Geçtiğimiz hafta 2021 yılının Kainat güzeli tacıyla buluştu. Yarışma sonuçlanmadan önce Instagram hesabımdan favori iki ismimi ve diğer isimleri duyurmuştum. Nitekim tacı kazanan da asıl favorim yazılım mühendisi ve 26 yaşındaki Miss Mexico Andrea Meza oldu. Yarışmada ilk dikkatimi çeken katılımcıların yaş aralığının 21-29 arasında olmasıydı. İkinci dikkatimi çeken ise eğitimleri, meslekleri ve sosyal projeleri oldu. Katılan genç kadınlar belli bir yetişkinliğe ulaşmış, hayatını eline almış, sayısız başarılar elde etmiş ve bir yenisini daha elde etmek için katılmış kişiler.
Bizdeki yarışmalarda ise 15- 16 yaşındaki çocuklar ailelerinin rızaları olduğu için böyle yarışmalara katılıyor ve bu yaşta tüm amaçları bir jüri tarafından dış görünüşlerinin beğenilmesini beklemek oluyor. Umarım ülkemizde bu algı değişir ve yarışmaların amacı yenilenmiş olur. Algıların değişmesi demişken Miss Universe yarışmasına katılan kadınların hiçbiri o ideal sıfır beden kadın kalıbında değildi.
Hepsi sağlığı yerinde ve fit görünen kadınlardı. Önemli olanın da bu olduğunu düşünüyorum. Sıfır beden algısının dünya çapında da rafa kalkıyor olması gerçekten önemli olay.
MODA DÜNYASININ YENİ PAZARLAMA STRATEJİSİ
Günümüzde cinsiyetsizlik/unisex kavramı bir çığ gibi yaygınlaşıyor. Bu kavram kontrollü ve zeki projelerde kullanıldığında takdir ediyorum. Ancak pazarlama amacı güdenlerin eline düştüğünde de tam bir hayal kırıklığına dönüşüyor. Geçtiğimiz günlerde ünlü rap sanatçısı Lil Yatchy cinsiyetsiz bir oje serisi çıkaracağını duyurdu.
Bu koleksiyonu çıkarmasındaki amacı milattan önce 3000'li yıllarda aslında erkeklerin de oje sürüyor olması. Açıkçası bu proje buram buram pazarlama stratejisi kokuyor. Zira oje denilen şey neticede bir boya ve şişelerin üzerinde kadınlar için gibi bir ibare bulunmuyor.
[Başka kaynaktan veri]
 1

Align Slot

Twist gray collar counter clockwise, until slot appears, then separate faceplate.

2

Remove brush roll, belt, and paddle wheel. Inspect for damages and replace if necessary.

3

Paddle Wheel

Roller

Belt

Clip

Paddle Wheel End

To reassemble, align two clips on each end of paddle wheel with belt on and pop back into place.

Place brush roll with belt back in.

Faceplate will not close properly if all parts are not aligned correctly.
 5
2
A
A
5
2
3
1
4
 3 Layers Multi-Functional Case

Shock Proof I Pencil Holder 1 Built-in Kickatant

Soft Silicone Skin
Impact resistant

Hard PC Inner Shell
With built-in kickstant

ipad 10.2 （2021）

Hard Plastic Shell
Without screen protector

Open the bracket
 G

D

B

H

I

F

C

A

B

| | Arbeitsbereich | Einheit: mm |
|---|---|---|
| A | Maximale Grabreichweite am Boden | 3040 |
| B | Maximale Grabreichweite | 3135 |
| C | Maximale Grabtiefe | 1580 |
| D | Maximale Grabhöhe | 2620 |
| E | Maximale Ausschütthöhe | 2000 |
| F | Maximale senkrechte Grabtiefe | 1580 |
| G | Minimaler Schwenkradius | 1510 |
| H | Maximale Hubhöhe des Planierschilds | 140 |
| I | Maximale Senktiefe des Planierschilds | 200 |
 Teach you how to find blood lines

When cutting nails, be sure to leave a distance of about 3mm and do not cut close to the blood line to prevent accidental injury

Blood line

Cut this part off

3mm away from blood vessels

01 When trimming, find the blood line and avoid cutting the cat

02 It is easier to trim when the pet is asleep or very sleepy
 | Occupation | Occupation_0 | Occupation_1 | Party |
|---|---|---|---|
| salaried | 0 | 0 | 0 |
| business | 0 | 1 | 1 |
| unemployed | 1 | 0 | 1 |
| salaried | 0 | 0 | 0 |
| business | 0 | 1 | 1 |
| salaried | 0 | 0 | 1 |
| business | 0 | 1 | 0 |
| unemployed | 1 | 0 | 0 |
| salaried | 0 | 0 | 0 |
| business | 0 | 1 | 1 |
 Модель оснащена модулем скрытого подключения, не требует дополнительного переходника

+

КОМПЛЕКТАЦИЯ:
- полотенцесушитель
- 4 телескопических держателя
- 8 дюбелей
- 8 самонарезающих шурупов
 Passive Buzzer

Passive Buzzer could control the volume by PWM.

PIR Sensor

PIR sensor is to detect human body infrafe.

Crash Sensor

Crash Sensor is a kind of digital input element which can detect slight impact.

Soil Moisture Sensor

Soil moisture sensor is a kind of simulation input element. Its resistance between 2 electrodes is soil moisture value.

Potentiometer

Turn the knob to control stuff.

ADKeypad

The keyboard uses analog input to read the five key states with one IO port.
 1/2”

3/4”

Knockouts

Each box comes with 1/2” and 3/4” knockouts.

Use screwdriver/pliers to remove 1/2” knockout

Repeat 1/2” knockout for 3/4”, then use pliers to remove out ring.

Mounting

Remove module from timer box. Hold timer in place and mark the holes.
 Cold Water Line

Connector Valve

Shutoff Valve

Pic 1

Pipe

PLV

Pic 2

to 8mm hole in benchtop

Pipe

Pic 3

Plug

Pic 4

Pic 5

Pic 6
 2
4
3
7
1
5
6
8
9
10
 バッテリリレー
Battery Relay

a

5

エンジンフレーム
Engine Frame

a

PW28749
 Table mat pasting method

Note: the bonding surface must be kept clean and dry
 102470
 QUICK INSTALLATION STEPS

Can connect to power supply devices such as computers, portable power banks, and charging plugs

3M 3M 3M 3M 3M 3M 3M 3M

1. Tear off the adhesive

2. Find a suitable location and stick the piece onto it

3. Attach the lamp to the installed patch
Günümüzde de cinsiyetsizliği savunan isimler, piyasada hazırda bulunan ojeleri kullanıyor. Bir diğer cinsiyetsiz koleksiyon haberi de Queera Wang'den geldi. Marka, cinsiyetsiz gelinlik koleksiyonu piyasaya süreceğini duyurdu. Markanın ismini duyurmaya hizmet eden bir strateji olduğu o kadar belli ki. Adı üzerinde gelinlik. Gelinliği de gelinler giyer. Her şeye cinsiyetsizlik yüklenmeye çalışılması maalesef işin hem özelliğini hem de anlamını baltalıyor.
İKONİK PARFÜMÜN İHTİŞAMLI 100. YIL KUTLAMASI
Gabrielle Chanel 1921'de şanslı numarasından ilham aldığı N°5 adını verdiği parfümü piyasaya sürmüştü. Chanel High Jewellery, parfümün yüzüncü yılını kutlamak için N°5 koleksiyonunu hazırladı ve bu koleksiyonu tasarımı ikonik N°5 şişesinin özelliklerini yansıtan bir kolye ile taçlandırdı. Kolye, D renk 55.55 karatlık bir pırlantayı çevreleyen 700'den fazla pırlantadan oluşuyor.
Bu parçaya Chanel imzasını veren özellik ise pırlantanın 55.55 karatlık ağırlığı. N°5 High Jewelery koleksiyonun tasarımı esnasında direktör Patrice Leguereau "Ben kokuyu tercüme etmeyi değil, N°5 hikayesini High Jewelry'e taşımak istiyorum" sözlerini dile getiriyor.